Top Ten Songs by Rufus Wainwright

If you haven’t heard of Rufus Wainwright yet, it’s only a matter of time. He’s steadily seeping into the hearts of mainstream music lovers the world over. His renditions of show tunes and original compositions are leaving audiences clamoring for more – and he’s obliging. This Canadian born singer-songwriter couldn’t help but go into the family business, with varying degrees of success having been achieved by both immediate and extended family members.

His sister Martha often sings back-up and is a rising star in her own right. Rufus credits his parents, Loudon Wainwright III and Kate McGarrigle, folk singers with 35 years of acclaim between them with giving him his “MGM Hollywood starlet voice”. Rufus first started writing songs around the age of 14 under the merciless critique of his strong-willed, but adoring mother.

When asked to pick just ten of their favorite songs, die hard fans have a hard time knowing they’ll have to leave so many out, where their affection is at least equal. But here’s a collection many of them agreed upon.

Among the unanimous choices was, “Dinner at 8”, the inevitable result of Rufus’ bitter feelings turning into song when his parents split when he was just three. He even asked his father for permission to release the song; and according to Rufus, his mother still cries every time she hears it.

Rufus is openly gay , having proclaimed so at age 14, along with the acknowledgement that he was also an opera buff. He wrote “The One You Love” about “coming to terms with your own sexual escapades. He says he felt unattractive and not virile, but knowingly also wrote that self-deprecation is attractive to many, and says “you can suck them with your insecurity.”

“This Love Affair” according to critics, is the perfect example of a Rufus Wainwright song – personal and universal with a melancholic range of emotions.

No topic is taboo and it’s proven with “Gay Messiah”. Rufus says the song is to the gay world what “Passion of the Christ Is” to Christians. “It’s definitely a protest song, and I want people to hear it so I wrote it so that musically, it would be rather simple and accessible.”

“Crumb By Crumb” was written about a stranger who was dating a friend of Rufus’. “I decided he was going to be Mr. Wainwright. The song is a good example of writing a song about a stranger and attaching certain qualities to them. At one point I sang it to him, and had forgotten it was about him until midway through the song. I don’t think he ever knew.”

A Valentine’s Day party inspired “April Fools”. At the party was a kissing booth with a “cute guy” in the booth. Rufus was set to take his turn in the booth and when he did, he says no one came to kiss him! So, as if on cue, he belted out a line he’d come up with earlier that evening in the bathtub, “You will believe in love” in an over the top performance of an unrequited lover.

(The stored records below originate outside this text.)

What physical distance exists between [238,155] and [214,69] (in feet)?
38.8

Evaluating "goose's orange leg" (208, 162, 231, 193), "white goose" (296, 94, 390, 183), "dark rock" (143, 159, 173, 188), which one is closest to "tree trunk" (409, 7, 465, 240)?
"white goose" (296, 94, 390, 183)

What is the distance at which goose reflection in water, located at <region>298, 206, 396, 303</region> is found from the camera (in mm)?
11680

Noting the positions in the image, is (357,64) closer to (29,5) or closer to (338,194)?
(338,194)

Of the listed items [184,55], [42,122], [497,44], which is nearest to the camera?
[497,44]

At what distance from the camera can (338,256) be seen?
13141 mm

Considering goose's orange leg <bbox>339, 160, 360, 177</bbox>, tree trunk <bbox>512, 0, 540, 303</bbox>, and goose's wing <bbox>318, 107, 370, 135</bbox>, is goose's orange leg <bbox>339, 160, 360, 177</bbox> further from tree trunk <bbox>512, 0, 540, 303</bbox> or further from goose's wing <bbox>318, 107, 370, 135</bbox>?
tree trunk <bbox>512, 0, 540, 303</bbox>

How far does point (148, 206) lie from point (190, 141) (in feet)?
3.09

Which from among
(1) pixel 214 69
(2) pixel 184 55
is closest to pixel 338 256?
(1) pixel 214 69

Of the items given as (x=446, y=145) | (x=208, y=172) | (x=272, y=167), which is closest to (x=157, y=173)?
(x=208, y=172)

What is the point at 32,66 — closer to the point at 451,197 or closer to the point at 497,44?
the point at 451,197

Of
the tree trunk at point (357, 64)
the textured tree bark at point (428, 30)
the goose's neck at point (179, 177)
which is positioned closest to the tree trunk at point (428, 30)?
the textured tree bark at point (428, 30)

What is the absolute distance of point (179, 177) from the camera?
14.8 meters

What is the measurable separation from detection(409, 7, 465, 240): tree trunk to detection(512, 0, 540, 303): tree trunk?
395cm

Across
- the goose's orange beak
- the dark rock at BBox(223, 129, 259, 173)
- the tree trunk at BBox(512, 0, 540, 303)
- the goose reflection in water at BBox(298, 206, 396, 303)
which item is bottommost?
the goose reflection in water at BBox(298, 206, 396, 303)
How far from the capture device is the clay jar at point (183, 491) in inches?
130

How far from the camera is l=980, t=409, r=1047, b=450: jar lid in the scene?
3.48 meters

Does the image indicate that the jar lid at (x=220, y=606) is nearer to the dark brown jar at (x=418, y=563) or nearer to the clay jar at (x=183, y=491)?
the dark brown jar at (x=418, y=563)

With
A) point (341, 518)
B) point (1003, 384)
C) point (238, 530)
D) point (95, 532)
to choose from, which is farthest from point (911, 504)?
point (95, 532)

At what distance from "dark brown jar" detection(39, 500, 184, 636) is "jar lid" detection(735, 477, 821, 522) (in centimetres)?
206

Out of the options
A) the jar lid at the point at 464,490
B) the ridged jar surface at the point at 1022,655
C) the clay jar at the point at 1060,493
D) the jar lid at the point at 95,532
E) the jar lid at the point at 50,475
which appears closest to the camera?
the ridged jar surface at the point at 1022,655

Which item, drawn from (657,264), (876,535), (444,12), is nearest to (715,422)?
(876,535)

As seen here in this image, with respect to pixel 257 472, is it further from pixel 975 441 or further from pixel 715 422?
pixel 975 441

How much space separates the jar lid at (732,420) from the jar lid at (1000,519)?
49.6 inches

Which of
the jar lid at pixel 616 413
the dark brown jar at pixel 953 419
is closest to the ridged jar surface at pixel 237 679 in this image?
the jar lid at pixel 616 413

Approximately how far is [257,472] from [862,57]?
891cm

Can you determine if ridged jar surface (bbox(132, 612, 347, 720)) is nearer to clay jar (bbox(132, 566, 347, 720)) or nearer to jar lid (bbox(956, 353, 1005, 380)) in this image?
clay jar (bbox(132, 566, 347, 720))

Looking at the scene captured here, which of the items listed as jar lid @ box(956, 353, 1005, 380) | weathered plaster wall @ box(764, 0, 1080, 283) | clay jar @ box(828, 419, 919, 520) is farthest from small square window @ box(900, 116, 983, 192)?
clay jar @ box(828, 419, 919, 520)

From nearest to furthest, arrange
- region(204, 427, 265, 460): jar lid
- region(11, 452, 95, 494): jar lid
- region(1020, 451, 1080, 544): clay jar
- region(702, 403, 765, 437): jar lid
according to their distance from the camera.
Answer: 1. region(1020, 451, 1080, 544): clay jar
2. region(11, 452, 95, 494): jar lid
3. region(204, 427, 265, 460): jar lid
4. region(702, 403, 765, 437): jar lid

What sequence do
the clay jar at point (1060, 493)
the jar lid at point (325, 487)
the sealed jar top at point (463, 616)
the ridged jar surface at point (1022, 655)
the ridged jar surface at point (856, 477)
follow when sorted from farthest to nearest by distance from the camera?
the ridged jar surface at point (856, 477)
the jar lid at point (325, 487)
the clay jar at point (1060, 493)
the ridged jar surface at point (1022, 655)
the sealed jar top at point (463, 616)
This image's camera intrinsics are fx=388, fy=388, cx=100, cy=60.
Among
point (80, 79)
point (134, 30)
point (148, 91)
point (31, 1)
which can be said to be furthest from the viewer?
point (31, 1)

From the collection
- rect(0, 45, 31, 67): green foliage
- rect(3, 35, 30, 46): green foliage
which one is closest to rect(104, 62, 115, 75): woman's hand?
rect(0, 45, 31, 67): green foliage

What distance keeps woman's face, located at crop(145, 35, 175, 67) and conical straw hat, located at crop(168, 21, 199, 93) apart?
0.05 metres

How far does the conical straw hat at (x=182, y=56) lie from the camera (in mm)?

“Beautiful Child” is a poignant song inspired by the events of September 11. “I’d made it out of the city. As I was singing, this voice came to me and said, God isn’t coming now, but he’s pretty close. I don’t really mean this in a religious sense, but there was something in me writing that song that had a connection to the universe. And I realized there was going to be a lot of darkness before there was light, but that it’s going to be okay. Then I went to record Beautiful Child, I wanted it to be uplifting. It’s a happy apocalypse. It’s about redemption.”

“Beauty Mark” is about Rufus’ mom. The two have a lovingly tempestuous relationship based on mutual respect for each other’s talents. “We spar a lot. She’ll write a song, I’ll write a song; she’ll put me down, I’ll put her down. I’d written a bunch of stuff she thought was terrible (and she was right). But “Beauty Mark” won her over – it was my comeback”.

“Matinee Idol” was written about River Phoenix, the young Hollywood actor who died from drug-induced heart failure.

Rufus often writes about people he meets in the everyday world. “The Art Teacher” is a song he wrote about a guy he’d met at his gym. The guy was telling him stories about his female students who were “ravenous for him”. “So I put myself in their shoes to write the song. I played it for him and it went totally over his head!”

No matter whether he’s singing of foolish love – real and imaginary, or of longing for his absent father and the premature death of movie stars, Rufus’ operatic, richly soulful pipes will guide you to a place you’ll want to return to again and again.